Directive
Write out the data below from its first line through the line containing "90.4 inches", both ends included, with every line reproduced unchanged.

[Start of Material provided]

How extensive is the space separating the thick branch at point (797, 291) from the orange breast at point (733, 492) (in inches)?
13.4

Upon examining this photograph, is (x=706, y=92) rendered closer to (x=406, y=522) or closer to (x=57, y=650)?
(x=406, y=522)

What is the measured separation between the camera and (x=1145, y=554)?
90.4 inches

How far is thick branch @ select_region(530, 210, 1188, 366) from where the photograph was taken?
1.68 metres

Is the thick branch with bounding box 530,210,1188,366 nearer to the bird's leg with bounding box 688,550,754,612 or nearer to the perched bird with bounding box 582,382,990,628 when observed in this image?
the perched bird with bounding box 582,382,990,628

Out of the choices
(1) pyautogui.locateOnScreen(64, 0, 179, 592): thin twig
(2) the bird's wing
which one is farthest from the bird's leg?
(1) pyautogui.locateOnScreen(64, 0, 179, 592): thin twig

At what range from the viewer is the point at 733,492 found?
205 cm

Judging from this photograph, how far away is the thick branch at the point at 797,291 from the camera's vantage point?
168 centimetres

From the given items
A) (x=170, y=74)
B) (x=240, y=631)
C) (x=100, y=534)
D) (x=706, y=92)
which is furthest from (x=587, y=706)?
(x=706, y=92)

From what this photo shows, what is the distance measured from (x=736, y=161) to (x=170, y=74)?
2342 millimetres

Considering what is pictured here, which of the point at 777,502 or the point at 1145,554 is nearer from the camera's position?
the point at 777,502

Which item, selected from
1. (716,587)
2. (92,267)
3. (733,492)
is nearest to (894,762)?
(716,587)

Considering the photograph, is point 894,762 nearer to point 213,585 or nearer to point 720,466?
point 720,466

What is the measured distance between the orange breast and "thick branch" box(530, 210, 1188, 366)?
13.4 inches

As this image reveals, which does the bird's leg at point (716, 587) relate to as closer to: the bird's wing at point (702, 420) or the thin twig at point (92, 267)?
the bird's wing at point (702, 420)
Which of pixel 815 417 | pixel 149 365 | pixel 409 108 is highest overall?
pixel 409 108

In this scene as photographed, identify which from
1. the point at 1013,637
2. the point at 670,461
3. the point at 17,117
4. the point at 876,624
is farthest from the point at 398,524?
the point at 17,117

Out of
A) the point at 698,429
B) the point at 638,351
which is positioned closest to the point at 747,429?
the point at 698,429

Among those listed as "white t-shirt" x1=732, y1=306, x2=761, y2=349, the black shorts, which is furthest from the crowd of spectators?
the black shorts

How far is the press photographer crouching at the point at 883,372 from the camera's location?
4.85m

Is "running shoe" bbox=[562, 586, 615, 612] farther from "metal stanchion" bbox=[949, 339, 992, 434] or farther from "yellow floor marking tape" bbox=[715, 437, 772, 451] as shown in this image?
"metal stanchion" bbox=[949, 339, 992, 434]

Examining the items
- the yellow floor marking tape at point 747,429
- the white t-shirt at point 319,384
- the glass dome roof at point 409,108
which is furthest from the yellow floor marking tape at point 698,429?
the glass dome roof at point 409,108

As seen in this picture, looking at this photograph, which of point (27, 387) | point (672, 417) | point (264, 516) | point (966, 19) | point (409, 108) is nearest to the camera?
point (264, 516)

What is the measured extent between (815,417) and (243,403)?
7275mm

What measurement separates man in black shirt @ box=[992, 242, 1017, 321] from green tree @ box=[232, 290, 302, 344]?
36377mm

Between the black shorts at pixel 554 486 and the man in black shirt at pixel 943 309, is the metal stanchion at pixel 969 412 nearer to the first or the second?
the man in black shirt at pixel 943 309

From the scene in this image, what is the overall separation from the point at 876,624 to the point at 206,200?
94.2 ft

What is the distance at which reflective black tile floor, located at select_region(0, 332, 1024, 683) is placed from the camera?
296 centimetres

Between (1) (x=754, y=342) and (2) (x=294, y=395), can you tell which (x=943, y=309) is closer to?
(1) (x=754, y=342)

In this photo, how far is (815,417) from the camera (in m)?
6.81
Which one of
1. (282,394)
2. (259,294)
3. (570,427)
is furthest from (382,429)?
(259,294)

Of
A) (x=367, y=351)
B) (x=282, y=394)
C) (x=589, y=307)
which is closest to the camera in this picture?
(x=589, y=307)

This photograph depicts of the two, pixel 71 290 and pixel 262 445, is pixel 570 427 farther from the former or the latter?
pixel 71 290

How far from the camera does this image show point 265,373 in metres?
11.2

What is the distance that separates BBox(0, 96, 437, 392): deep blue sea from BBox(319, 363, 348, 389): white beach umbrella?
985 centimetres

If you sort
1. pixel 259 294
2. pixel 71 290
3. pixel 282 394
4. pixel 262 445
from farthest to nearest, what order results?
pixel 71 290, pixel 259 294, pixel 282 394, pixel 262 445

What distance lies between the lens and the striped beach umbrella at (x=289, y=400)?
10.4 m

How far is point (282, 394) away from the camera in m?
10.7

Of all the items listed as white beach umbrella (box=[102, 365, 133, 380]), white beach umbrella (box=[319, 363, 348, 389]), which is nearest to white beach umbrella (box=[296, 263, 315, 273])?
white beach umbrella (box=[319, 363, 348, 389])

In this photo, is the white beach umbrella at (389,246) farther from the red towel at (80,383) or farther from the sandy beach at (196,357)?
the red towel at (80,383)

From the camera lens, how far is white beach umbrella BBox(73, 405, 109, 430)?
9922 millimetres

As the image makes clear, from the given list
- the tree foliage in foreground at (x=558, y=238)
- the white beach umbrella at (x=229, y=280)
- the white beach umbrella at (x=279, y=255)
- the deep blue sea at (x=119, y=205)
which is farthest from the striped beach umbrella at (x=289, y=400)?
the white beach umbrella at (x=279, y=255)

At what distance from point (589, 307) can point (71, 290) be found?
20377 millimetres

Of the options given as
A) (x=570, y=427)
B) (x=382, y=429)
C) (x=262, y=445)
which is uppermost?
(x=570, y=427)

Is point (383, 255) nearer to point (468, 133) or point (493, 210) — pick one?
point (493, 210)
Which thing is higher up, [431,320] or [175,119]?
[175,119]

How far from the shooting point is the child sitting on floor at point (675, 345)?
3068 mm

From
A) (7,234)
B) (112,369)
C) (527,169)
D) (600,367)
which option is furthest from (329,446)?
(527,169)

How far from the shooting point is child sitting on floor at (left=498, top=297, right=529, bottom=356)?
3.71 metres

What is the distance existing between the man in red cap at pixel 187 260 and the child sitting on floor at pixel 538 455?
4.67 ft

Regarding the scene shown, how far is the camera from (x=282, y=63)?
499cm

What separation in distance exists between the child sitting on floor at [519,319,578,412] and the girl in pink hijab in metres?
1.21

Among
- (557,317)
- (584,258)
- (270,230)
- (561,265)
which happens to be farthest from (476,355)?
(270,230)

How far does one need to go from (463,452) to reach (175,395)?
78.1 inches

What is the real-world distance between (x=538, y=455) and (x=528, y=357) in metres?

[End of Material provided]

The output
How extensive is the space separating the thick branch at point (797, 291) from the orange breast at point (733, 492) (in inches)?
13.4

Upon examining this photograph, is (x=706, y=92) rendered closer to (x=406, y=522) or closer to (x=57, y=650)?
(x=406, y=522)

What is the measured separation between the camera and (x=1145, y=554)?
90.4 inches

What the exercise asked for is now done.